Meet : Vanese – DJ Pursuit Grooves

FT_PURSUIT500_95S9Lorsque j’ai appris que Vanese organise des sessions de formation à la création de musique électronique tout spécialement pour les femmes, j’ai immédiatement eu très envie de l’interviewer pour en savoir plus. Je l’annonce dans le titre, elle est DJ, mais aussi productrice, MC et artiste vidéo.
Participante tout comme moi au groupe d’artistes female:pressure, elle est de ces activistes qui agissent sans se soucier des préjugés, et j’aime sa démarche.
D’autant que sa formation est orientée hardware, domaine traditionnellement plutôt masculin.

A l’heure où les débats sur les femmes et la technologie  sont encore d’actualité, cet échange a confirmé mon sentiment : l’idée qu’une femme serait moins douée qu’un homme pour manier des “machines” est culturelle.

Donnez un PC ou tout autre outil numérique à un enfant, s’il est passionné, fille ou garçon, il en apprendra l’usage sans difficulté.

Vanese et moi avons en commun d’avoir très jeunes eu notre envie de découvrir l’informatique comblée par des parents qui n’y ont vu aucun problème.
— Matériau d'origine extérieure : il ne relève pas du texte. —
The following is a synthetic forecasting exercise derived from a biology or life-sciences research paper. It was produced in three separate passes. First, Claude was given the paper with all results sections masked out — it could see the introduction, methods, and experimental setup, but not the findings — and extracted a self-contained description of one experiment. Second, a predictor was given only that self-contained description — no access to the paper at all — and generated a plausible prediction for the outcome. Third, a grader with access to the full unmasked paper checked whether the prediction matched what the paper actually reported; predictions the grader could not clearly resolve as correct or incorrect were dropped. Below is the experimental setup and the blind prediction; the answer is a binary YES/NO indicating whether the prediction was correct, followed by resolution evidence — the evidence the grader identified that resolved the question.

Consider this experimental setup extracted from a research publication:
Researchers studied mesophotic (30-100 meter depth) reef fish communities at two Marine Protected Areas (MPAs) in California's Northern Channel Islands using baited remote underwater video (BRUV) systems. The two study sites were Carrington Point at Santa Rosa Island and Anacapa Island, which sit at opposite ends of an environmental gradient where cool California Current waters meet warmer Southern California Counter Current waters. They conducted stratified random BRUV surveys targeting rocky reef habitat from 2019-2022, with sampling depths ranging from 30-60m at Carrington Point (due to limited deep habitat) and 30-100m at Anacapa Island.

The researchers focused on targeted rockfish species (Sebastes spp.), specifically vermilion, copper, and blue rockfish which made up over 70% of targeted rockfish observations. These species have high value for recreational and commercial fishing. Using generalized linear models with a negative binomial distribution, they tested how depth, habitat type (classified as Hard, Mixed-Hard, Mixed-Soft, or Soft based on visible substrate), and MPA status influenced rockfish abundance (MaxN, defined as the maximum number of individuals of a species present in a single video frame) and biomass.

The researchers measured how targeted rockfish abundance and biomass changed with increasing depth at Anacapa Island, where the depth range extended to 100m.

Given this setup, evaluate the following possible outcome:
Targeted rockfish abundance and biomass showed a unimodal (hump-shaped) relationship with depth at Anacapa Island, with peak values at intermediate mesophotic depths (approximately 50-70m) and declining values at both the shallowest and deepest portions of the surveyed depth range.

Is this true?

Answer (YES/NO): NO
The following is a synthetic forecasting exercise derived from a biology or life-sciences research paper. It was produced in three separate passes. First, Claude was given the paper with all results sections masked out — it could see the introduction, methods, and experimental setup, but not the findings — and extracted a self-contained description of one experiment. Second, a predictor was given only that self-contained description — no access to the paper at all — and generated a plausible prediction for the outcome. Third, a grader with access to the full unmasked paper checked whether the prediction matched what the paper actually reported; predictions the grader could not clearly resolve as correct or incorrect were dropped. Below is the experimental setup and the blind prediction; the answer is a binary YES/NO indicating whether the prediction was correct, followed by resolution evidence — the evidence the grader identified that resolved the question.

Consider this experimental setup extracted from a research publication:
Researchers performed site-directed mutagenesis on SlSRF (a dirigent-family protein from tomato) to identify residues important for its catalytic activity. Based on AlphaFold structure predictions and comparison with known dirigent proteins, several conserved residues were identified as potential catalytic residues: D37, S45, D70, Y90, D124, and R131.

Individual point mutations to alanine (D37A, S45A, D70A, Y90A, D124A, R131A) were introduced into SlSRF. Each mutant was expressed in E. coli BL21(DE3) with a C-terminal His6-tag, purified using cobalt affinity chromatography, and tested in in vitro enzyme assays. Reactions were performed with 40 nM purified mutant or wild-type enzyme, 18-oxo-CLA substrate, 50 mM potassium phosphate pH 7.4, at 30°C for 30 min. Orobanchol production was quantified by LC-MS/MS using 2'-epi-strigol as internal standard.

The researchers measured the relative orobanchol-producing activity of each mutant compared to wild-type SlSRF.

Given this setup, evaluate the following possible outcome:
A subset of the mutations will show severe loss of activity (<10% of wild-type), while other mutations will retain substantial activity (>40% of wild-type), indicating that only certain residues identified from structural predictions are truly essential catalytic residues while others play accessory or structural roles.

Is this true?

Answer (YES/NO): YES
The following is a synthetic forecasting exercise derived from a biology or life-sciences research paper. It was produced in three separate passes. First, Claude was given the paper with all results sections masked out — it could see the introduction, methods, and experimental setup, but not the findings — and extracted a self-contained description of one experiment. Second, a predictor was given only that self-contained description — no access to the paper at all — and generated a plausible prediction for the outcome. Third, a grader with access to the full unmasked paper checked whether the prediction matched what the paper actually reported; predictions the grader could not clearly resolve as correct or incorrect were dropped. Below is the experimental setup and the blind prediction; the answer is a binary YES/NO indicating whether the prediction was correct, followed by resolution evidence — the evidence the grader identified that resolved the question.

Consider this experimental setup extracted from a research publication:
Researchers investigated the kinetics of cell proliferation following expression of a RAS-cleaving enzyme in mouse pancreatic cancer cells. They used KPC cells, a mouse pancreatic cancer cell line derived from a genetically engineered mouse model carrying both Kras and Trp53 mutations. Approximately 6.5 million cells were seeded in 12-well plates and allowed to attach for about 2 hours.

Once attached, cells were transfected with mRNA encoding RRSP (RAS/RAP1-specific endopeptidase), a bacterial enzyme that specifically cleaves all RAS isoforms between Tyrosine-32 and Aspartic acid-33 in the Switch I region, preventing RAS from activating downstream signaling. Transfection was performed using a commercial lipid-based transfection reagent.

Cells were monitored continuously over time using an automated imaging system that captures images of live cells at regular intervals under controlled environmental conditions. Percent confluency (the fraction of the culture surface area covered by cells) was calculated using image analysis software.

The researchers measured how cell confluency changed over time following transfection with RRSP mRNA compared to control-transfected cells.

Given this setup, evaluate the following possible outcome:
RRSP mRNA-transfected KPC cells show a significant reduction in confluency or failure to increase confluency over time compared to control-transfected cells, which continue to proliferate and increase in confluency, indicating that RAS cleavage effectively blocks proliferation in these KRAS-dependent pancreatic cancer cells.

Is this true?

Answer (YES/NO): YES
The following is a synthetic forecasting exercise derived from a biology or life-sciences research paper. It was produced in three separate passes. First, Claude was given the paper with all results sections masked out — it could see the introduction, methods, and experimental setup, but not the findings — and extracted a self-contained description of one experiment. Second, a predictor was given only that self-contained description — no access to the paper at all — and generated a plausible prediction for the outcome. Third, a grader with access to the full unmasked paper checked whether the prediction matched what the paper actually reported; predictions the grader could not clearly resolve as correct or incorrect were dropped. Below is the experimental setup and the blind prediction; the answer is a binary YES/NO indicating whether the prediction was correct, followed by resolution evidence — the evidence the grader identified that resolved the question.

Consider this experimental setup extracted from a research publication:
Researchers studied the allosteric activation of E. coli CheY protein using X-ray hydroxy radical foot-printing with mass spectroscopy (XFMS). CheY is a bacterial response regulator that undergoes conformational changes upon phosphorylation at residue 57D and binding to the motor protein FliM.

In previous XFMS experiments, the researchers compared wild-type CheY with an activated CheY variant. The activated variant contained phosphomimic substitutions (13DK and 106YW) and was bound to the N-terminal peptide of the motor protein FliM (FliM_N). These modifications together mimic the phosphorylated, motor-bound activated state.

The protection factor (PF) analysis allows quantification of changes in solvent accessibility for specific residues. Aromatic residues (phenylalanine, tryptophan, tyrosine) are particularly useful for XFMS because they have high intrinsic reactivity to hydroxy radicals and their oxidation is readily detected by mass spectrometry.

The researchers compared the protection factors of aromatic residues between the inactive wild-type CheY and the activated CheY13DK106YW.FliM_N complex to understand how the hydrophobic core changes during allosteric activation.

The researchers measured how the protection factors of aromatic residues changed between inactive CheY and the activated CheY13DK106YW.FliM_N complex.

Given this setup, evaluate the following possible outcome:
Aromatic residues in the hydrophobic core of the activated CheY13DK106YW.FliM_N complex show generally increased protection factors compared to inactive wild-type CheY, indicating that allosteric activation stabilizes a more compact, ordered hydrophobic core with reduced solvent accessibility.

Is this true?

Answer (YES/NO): YES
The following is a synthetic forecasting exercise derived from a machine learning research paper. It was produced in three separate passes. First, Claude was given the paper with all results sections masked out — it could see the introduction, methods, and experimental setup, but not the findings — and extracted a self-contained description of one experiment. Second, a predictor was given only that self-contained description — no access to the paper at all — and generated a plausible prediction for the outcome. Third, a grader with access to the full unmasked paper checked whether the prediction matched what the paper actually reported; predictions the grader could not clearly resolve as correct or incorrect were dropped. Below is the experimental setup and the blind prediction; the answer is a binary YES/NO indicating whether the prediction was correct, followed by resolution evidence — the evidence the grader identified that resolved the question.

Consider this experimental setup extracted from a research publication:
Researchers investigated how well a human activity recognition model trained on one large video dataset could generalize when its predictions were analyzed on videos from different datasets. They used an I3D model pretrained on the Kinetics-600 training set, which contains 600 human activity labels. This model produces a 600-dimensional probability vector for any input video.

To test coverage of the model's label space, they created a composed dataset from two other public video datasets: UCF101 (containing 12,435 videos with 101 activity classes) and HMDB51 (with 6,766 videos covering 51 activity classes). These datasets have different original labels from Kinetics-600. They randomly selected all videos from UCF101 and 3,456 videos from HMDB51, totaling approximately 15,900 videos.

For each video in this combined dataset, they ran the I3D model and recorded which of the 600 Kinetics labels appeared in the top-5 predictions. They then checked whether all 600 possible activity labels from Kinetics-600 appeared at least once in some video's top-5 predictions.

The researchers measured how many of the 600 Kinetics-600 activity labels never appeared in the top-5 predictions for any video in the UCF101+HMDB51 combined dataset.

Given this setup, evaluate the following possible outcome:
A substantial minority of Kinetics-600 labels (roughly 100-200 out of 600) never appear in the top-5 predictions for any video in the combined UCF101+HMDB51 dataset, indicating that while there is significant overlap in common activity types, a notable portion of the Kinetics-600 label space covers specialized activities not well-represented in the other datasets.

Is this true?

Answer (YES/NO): NO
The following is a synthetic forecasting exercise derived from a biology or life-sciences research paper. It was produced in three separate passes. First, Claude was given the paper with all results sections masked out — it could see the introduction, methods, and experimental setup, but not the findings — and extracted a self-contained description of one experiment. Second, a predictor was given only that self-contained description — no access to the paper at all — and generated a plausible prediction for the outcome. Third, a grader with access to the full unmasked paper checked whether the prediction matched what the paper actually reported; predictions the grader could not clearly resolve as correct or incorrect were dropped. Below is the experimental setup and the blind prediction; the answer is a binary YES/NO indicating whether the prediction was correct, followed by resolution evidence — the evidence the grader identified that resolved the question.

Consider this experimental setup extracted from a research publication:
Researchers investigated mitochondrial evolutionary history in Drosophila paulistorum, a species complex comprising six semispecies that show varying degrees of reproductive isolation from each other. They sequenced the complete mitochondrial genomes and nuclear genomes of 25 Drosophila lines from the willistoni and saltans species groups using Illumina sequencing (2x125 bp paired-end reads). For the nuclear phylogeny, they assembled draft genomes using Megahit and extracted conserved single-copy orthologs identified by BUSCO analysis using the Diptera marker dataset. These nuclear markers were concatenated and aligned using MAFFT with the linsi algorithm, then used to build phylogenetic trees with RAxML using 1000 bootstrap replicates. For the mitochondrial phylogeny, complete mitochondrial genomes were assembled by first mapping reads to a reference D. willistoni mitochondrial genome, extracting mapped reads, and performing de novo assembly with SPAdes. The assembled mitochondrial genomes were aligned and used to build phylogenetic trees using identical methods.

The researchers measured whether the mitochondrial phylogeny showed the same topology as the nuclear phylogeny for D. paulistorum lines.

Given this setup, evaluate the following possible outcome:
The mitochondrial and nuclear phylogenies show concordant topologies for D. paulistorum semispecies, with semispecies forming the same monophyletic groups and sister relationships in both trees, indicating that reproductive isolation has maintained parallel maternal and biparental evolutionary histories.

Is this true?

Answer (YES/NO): NO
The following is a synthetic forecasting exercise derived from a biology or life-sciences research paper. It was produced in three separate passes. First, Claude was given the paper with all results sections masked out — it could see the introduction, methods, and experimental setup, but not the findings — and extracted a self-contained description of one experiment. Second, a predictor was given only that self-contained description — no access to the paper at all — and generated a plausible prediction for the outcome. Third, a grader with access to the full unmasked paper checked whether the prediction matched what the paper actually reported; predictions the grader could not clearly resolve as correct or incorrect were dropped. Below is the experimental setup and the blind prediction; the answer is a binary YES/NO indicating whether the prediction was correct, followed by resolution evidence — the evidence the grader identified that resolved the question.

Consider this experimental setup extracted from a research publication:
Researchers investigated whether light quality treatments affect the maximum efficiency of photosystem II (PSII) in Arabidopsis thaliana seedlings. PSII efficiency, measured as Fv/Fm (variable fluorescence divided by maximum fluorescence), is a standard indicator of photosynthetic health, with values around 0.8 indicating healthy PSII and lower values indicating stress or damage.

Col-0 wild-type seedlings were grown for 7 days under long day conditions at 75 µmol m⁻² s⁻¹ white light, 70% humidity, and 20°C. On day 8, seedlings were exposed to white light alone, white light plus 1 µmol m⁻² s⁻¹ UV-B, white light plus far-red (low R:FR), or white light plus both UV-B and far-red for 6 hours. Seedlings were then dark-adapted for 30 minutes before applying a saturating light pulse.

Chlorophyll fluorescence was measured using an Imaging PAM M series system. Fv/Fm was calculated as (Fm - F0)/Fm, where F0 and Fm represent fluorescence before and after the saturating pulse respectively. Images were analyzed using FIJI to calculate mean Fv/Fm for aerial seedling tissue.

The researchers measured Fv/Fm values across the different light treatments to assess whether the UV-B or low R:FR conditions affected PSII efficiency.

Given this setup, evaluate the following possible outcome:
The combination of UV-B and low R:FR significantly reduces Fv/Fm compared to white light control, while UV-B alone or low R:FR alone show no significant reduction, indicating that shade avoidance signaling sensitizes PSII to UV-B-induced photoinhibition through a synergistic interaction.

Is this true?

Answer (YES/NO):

Devenues adultes et spécialistes dans nos domaines respectifs, il nous est même difficile de comprendre d’où viennent les préjugés culturels en la matière.
Toujours bien acceptées par nos pairs masculins, respectées sur scène et pour nos productions, actives, professionnelles et motivées, notre échange n’a laissé qu’une grande question : pourquoi les filles ne collaborent-elles pas plus ensemble?

vanese pursuit groove

En nous parlant sur Skype, nous avons tout d’abord pu faire connaissance, elle vit au Canada et nous avons en commun d’être en couple avec des producteurs rencontrés au long de nos parcours artistiques… sur Internet!

“Etre un couple artiste est quelque chose de génial, parce que nous parlons le même langage. Cela nous mène aussi parfois à être un peu bornés car nous voulons toujours avancer de manière artistique… il faut accepter qu’il y aie des hauts et des bas! Mais nous nous entraidons, nous nous encourageons mutuellement, et cela enrichi notre motivation”

Et lorsqu’on est deux à adopter la vie d’artiste, la question “Comment en vit-on?” est évidente. Vanese est arrivée à la même conclusion que moi : enseigner est une des clés pour se professionnaliser sans sacrifier sa création aux aléas du marché.

“J’y ai beaucoup réfléchi ces derniers temps. J’en suis venue à la conclusion que même en temps qu’artiste, le milieu est extrêmement compétitif. De nos jours, la compétition est partout. Si tu fais de l’art pour le plaisir, c’est totalement différent qu’exercer pour en vivre.
Je crois que si l’on peut apprendre quelque chose, ou même réparer quelque chose, c’est un parfait complément à une activité artistique.”

Vanese a commencé à produire de la musique à l’âge de 14 ans, et comme elle le précise sur son blog, elle ne connaissait à l’époque aucune fille faisant la même chose qu’elle. J’ai donc souhaité savoir si elle avait appris seule, ou si des amis, garçons, l’avaient aidée.

“J’avais un ou deux amis qui faisaient aussi de la musique, mais nous utilisions tous des machines différentes, nous en parlions donc moins. J’étais MC, et il a été assez intuitif pour moi de prendre les instruments en main. J’ai commencé avec un synthé, qui me permettait aussi d’enregistrer ma voix. La composition et la structuration de la musique sont venus tout seuls.”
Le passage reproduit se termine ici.